# [Stata] Pearson correlation analysis and plotting correlations (pwcorr and heatplot)

Correlation analysis is a statistical technique that measures the strength and direction of the relationship between two variables. In this blog post, I will show you how to conduct pairwise correlation analysis in Stata. **Pairwise correlation** treats each pair of variables separately and only includes observations that have valid values for each pair in the data set.

### Pearson correlation coefficients

Pearson correlation coefficient is a measure of the linear relationship between two continuous variables. It indicates the strength and the direction of the association between the variables. **It has a value between -1 and 1, where -1 means a perfectly negative correlation and 1 means a perfectly positive correlation**.

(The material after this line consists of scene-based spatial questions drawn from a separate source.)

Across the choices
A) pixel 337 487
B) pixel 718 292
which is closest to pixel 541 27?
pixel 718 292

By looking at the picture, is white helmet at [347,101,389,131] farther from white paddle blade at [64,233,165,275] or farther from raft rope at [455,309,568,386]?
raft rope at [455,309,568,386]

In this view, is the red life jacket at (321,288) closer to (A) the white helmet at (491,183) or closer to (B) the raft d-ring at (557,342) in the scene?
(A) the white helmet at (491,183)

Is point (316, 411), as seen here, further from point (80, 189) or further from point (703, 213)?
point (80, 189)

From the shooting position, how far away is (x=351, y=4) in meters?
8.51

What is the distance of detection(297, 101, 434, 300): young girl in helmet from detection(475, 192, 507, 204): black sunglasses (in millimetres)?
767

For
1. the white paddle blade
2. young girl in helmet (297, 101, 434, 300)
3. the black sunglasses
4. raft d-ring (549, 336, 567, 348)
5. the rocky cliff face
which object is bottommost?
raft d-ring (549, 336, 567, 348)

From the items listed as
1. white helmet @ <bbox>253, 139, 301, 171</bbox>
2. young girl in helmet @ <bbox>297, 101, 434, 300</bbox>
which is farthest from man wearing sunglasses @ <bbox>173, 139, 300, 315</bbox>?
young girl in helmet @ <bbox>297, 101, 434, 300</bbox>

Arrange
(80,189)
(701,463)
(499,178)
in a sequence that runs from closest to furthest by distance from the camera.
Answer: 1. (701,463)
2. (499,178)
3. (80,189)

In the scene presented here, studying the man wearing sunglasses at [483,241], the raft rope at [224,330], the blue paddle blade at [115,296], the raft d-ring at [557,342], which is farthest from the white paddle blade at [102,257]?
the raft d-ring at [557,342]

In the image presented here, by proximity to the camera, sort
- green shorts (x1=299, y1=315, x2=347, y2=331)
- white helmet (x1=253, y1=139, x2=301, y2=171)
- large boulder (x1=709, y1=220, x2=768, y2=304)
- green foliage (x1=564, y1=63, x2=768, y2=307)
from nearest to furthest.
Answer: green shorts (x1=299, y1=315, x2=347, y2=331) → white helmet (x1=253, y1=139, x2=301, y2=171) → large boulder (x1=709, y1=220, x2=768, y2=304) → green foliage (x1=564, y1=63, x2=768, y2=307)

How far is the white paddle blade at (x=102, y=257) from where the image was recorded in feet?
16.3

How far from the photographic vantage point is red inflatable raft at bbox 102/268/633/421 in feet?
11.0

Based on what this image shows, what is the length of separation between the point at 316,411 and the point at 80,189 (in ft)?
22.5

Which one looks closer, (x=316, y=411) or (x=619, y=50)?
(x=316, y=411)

r = \frac{\sum_{i=1}^{n}(X_i - \bar{X})(Y_i - \bar{Y})}{\sqrt{\sum_{i=1}^{n}(X_i - \bar{X})^2}\sqrt{\sum_{i=1}^{n}(Y_i - \bar{Y})^2}}

**r (Pearson correlation coefficient):**This is the value we’re trying to calculate, and it ranges between -1 and 1.**n (Number of data points):**This represents how many pairs of values you have for X and Y.**Xᵢ and Yᵢ:**These are individual data points or observations from X and Y, respectively. The subscript “i” represents a specific data point out of the total “n” data points.**X̅ (Mean of X) and \Ȳ (Mean of Y)**: These are the averages (means) of all the X and Y values, respectively. They represent the central tendencies of the data.

**Calculation Steps **

For deeper understanding on the formula, please watch this video!

To interpret the Pearson correlation coefficient, you can use the following guidelines:

- A value close to 0 means that there is no linear relationship between the variables.
- A value close to 1 or -1 means that there is a strong linear relationship between the variables.
- A positive value means that as one variable increases, the other variable also tends to increase.
- A negative value means that as one variable increases, the other variable tends to decrease.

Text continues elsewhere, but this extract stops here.